[EM] "designing to the benchmark", strategy hurts

Brian Olson bql at bolson.org
Thu Feb 8 23:43:48 PST 2007


There has been a pattern in the computer industry of some group  
defining a benchmark to measure the performance of various computers,  
and then the next generation of computers does amazingly well on  
popular benchmarks. There have even been pretty obvious cases where  
some feature was added to a computer that had very little real world  
usefulness but sure made the benchmarks awesome.

I relate this little cautionary tale because of the latest round of  
claims that simulation results prove method X is the best ever. Of  
course, I did the same thing with my sims ( http://bolson.org/voting/ 
sim.html ) way back 4-5 years ago. I designed a simulator that could  
measure the social utility of election results, and naturally the  
best result came from the election method which just summed up  
voter's personal-utility-votes and picked the overall best. That's an  
awful lot like ideal range voting. And indeed it's great and  
expressive and better than Condorcet _when everyone is honest_.


http://www.rangevoting.org/StratHonMix.html
It's measuring the wrong thing. Isn't that performance curve about  
the same as without any strategic players? Good methods get good  
answers, even in the face of adversity, ok, BUT

Do the strategic voters make out unfairly well vs the honest voters?

(in sims I ran, they do)

THAT is the problem with strategy vulnerable election methods, like  
raw rating summation or WDS's "range voting".

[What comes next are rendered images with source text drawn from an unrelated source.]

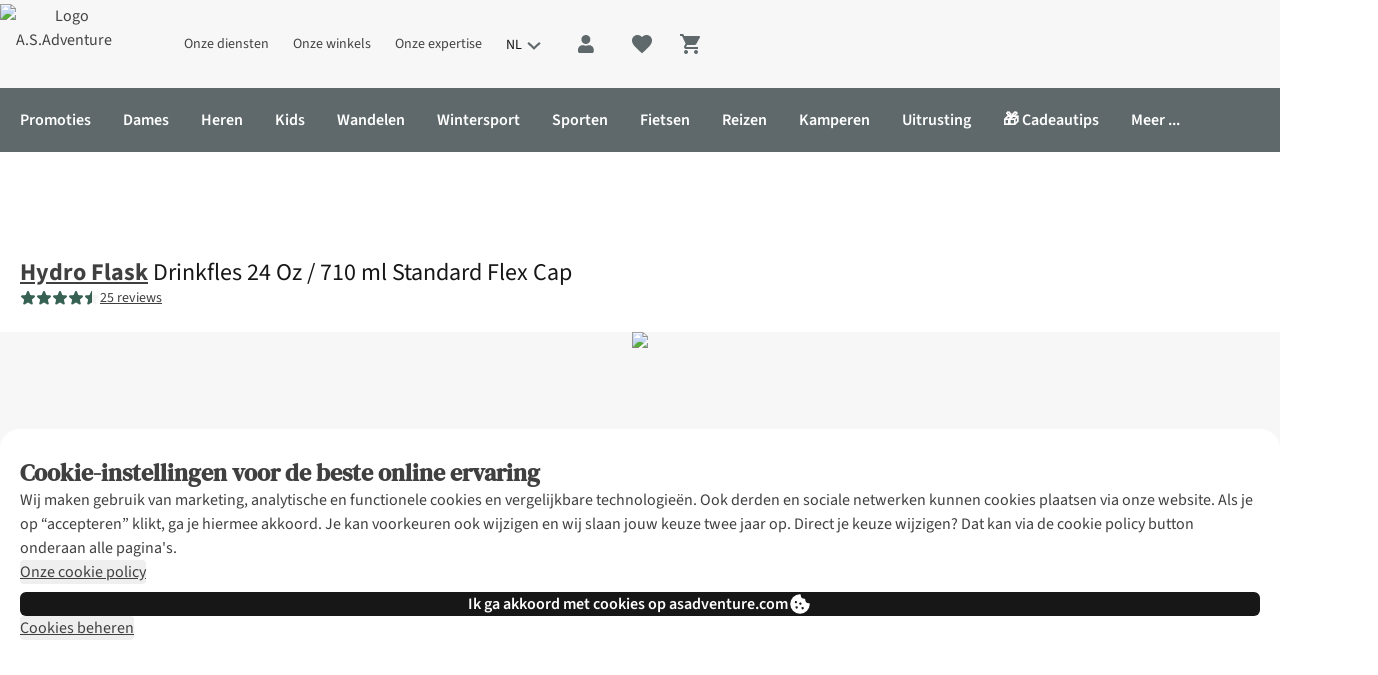

--- FILE ---
content_type: application/x-javascript;charset=utf-8
request_url: https://sstats.asadventure.com/id?d_visid_ver=5.5.0&d_fieldgroup=A&mcorgid=471CE86B5744865C7F000101%40AdobeOrg&mid=32524537148316983192996723023941532016&ts=1769768542526
body_size: -39
content:
{"mid":"32524537148316983192996723023941532016"}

That's what I designed IRNR to solve, squash the power of approval- 
ized ratings ballots and make casting honest differences between  
choices interesting again. It turns out to have some inconsistencies  
and oddities, but I still think it's pretty good and maybe fixable.

I'll have to take a closer look at Hay. I personally absolutely  
insist on deterministic election methods, so I got turned off to Hay  
when I read that it was non-deterministic and had a deterministic  
lesser sibling; but from the discussion it sounds like there's  
something to it. Maybe its transform is what I was looking for in IRNR.